Abstract
Purpose: :
Glaucomatous patients exhibit increased titers of serum antibodies to a variety of retina and optic nerve proteins. This study aimed to comparatively determine the immunoreactivity of glaucomatous patient serum and aqueous humor samples against human retinal proteins obtained from glaucomatous versus non-glaucomatous donors.
Methods: :
ELISA titers of IgG and IgM antibodies reacting to glaucomatous or control retinal proteins were measured in serum and aqueous humor samples collected from 22 patients with glaucoma and 18 age-matched control subjects without glaucoma. To determine intraocular antibody production, Goldman-Witmer and albumin coefficients were calculated.

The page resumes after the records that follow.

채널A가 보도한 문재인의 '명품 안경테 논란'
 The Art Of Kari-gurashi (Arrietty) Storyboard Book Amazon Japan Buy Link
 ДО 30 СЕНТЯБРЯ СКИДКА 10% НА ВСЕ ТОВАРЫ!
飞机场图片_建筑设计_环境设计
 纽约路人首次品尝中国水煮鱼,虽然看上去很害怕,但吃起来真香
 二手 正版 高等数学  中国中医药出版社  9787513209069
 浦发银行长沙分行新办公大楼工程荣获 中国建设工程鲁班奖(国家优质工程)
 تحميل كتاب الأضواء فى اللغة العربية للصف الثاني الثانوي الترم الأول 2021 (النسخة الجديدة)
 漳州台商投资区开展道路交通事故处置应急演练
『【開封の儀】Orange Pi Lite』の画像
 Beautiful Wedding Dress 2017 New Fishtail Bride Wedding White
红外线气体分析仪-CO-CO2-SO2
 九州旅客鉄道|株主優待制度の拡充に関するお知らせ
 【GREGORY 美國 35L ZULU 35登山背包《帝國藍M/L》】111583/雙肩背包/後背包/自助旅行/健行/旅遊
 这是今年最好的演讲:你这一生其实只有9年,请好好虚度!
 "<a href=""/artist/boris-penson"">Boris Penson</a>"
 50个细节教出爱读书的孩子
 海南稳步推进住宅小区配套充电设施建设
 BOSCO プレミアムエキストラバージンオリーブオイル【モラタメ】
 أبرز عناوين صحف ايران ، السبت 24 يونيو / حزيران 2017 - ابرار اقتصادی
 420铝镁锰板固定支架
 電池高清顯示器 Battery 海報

In addition, 1D- and 2D-western blot analysis were performed to test the immunoreactivity of patient sera against human retinal proteins obtained from glaucomatous and non-glaucomatous donors. Protein spots on sister gels corresponding to detected immunoreactivities were analyzed by LC-MS/MS.
Results: :
Titers of serum antibodies reacting to retinal proteins were greater in glaucomatous samples relative to controls (p<0.001). Similar to serum samples, glaucomatous aqueous humor samples also exhibited higher antibody titers than non-glaucomatous controls, while in approximately 50% of patients with glaucoma, the aqueous humor antibody titers exceeded the serum antibody titers. In addition, the titers of glaucomatous serum antibodies reacting to glaucomatous human retinal proteins were greater than the titers of serum antibodies reacting to retinal proteins obtained from non-glaucomatous donors (p<0.01). Proteomic analysis revealed complex profiles of serum and aqueous humor antibodies reacting with a diverse set of retinal proteins, which included stress proteins, structural proteins, and glycolytic enzymes.
Conclusions: :
Higher titers of aqueous humor antibodies than serum antibodies support local immunoglobulin production. Differential immunoreactivity against glaucomatous versus non-glaucomatous retinal proteins also support that risk factors present in glaucomatous tissues facilitate increased autoantibody production in glaucoma and contribute to failure in the regulation of immune activity.Continuing studies should clarify whether increased antibodies in glaucoma merely represent an injury response process for immune system-driven removal of cell debris or also play a pathogenic role in the progression of neurodegeneration.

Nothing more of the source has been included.